Build rapport with your candidates from minute one. Let each candidate know you genuinely want to help them. For example, one thing I like to do when speaking to a candidate who may not have the right background for the role I am filling is to honestly explain that recruiters are client-driven.
By offering your candidate some form of help or direction, even when you don’t have time to get involved in finding them a job, you will put yourself in a better position. Who knows, maybe someday that candidate will be a hiring manager and remember you.
1. Seek the Truth
I like to joke that I have “truth serum” in my blood because I am able to get candidates and clients alike to open up. By learning what makes them tick, I save precious time. While I love to talk, I also like to listen. I want to understand pain points and be of value. I want to let them know I get it.
2. Don’t Put a Square Peg in a Round Hole
Before wasting anyone’s time, be sure a candidate is a fit for the role based not only on their skill set, but also on their personal needs. If someone tells me they want to avoid startups and my client is a small startup, what is the point of submitting that candidate? No matter how good someone’s skills are, if we don’t listen to their true needs, we are not getting a placement. Worse yet, the hiring company may wonder why we are wasting their time.
3. Don’t Ignore the Elephant in the Room
So many recruiters with whom I have collaborated over the years will send submittals to me and leave out negative information in the hopes that it will somehow magically disappear. Bottom line, if you like seven out of eight qualities your candidate has, but you are concerned by the eighth quality, you should mention this in your submission.
For example, you could say something like, “While the candidate has some great skills, I did notice he was not as concise as I would have liked. That said, I still want to present him given the strength of his overall experience. Perhaps he was nervous. I am not sure and wanted to let you be the judge.”
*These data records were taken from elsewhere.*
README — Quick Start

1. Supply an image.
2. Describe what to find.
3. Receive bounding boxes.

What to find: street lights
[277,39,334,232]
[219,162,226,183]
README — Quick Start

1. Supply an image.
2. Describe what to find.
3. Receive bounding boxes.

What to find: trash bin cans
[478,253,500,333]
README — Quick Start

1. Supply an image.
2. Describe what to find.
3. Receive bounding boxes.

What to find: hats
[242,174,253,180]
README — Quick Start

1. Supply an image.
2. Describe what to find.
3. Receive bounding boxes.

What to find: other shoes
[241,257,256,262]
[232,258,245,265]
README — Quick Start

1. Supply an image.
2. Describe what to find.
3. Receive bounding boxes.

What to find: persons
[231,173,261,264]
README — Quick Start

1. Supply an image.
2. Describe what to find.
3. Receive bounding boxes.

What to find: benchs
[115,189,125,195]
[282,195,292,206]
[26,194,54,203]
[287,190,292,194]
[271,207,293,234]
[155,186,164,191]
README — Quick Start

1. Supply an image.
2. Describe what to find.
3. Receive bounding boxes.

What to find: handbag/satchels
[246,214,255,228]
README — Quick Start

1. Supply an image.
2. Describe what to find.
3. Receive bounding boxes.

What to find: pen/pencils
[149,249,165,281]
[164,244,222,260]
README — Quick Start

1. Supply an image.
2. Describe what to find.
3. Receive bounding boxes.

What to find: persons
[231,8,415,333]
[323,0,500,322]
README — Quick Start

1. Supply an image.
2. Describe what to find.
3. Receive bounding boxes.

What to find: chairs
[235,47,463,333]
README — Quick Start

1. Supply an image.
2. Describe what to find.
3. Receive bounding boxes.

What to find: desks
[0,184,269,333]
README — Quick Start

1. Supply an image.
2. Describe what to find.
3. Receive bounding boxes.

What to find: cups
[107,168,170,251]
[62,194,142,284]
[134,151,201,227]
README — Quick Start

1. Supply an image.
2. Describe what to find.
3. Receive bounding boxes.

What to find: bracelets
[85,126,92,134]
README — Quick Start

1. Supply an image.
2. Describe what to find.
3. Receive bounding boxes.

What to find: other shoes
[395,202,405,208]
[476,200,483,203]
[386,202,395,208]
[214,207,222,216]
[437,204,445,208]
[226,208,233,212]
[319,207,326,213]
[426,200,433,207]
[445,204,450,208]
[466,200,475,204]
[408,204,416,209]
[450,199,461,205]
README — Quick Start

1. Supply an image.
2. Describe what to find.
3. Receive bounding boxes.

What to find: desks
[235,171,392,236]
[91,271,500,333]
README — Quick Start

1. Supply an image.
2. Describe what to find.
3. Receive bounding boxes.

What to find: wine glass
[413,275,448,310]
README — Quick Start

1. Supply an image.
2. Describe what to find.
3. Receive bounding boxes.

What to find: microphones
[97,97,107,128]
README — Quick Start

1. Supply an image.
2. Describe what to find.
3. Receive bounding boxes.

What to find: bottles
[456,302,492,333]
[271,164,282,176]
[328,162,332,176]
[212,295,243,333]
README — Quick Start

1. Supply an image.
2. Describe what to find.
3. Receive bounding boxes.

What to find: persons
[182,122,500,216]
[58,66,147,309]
In this way, you are sharing your concerns, explaining why you are submitting the candidate anyway, and proving yourself to be a trusted partner who wants what is best for your client.
On the candidate side of this picture, tell them flat out if they rambled, and then give them some interview preparation guidelines or send them some relevant articles. While it may seem like a bit of tough love, in the long run your candidate will appreciate the help, whether you place them or not.
4. Keep Your Candidate From Killing Their Own Career
I am no psychologist, but I am a career consultant who has provided IT job search help and interview preparation. I know that bad-mouthing former or current employers is a definite no-no.
Spend some time with disgruntled but worthy candidates to explain alternate ways of phrasing things. It will be well worth your time, and it will keep your reputation with your clients strong. After all, if your candidate will throw their current employer under the bus, they may do the same to your client someday!
By explaining the impact of bad-mouthing to your candidate and providing them with an alternate way to explain themselves, you will steer your candidate down the right path and optimize your chances of getting a placement.